Люси Хатчинсон. «Воспоминания»
Август, 1640
«Не успел еще новый главнокомандующий, граф Страффорд, прибыть к армии, как она потерпела постыдное, непоправимое поражение под Ньюборном; враг явился в том месте и в то время, где и когда его ожидали, пересек реку, достаточно глубокую, и двинулся вверх по склону холма, на гребне которого наша армия была выстроена в боевой готовности. Вопреки всем этим трудностям и невыгодам, не получив и не нанеся ни одного удара (ибо те несколько человек, которые были убиты у нас, пали от артиллерийского огня еще до форсирования реки), противник обратил всю нашу армию в позорнейшее замешательство и бегство.
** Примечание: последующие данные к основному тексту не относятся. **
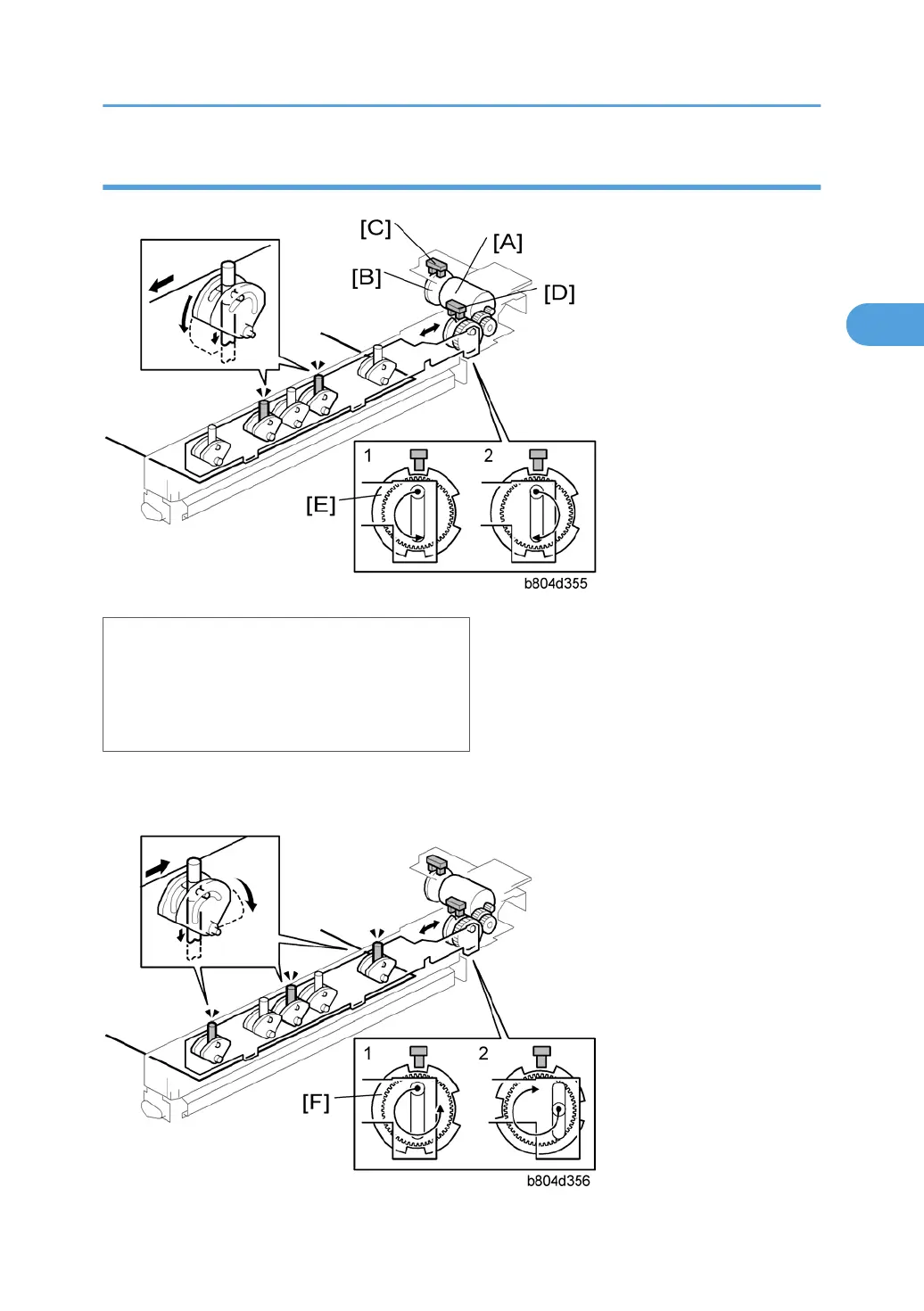 [C]
[A]
[B]
[D]
1
2
[E]
b804d355

1
2
[F]
b804d356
Так как солдаты и офицеры были сильнее воспламенены против графа Страффорда, нежели против неприятеля, он, при такой дезорганизации, нашел необходимым отступить в Йоркшир, оставив графство Нортумберленд и епископство Дарем в руках шотландцев, каковые, будучи свыше всякой меры удовлетворены тем, на завоевание чего они и не надеялись, не спешили двигаться дальше».
Хайд-Кларендон. «История мятежа»
Сентябрь, 1640
«Движимые чувством долга и повиновения, мы почтительно представляем вашей государевой и благоверной мудрости ряд удручающих нас неустройств, а именно: отяготительные и необычные налоги на товары ввозимые и вывозимые; многочисленность монополий, патентов и привилегий, вследствие которых торговля в Лондоне и других местностях королевства пришла в большой упадок; всякого рода нововведения в делах религии; редкие созывы и внезапные роспуски парламента без удовлетворения жалоб ваших подданных; всеобщее смятение и опасения, вызываемые ведущейся ныне войной, каковые повлекли с собой столь большой застой и замешательство в торговле, что ведут к полному разорению жителей, упадку мореплавания, а также промышленности английского королевства.
Ваши почтительные просители, считая, что указанные неустройства не могут быть исправлены обычным порядком, настоящим весьма почтительно просят вашу высокую особу сделать распоряжение со всей возможной поспешностью о созыве нового парламента».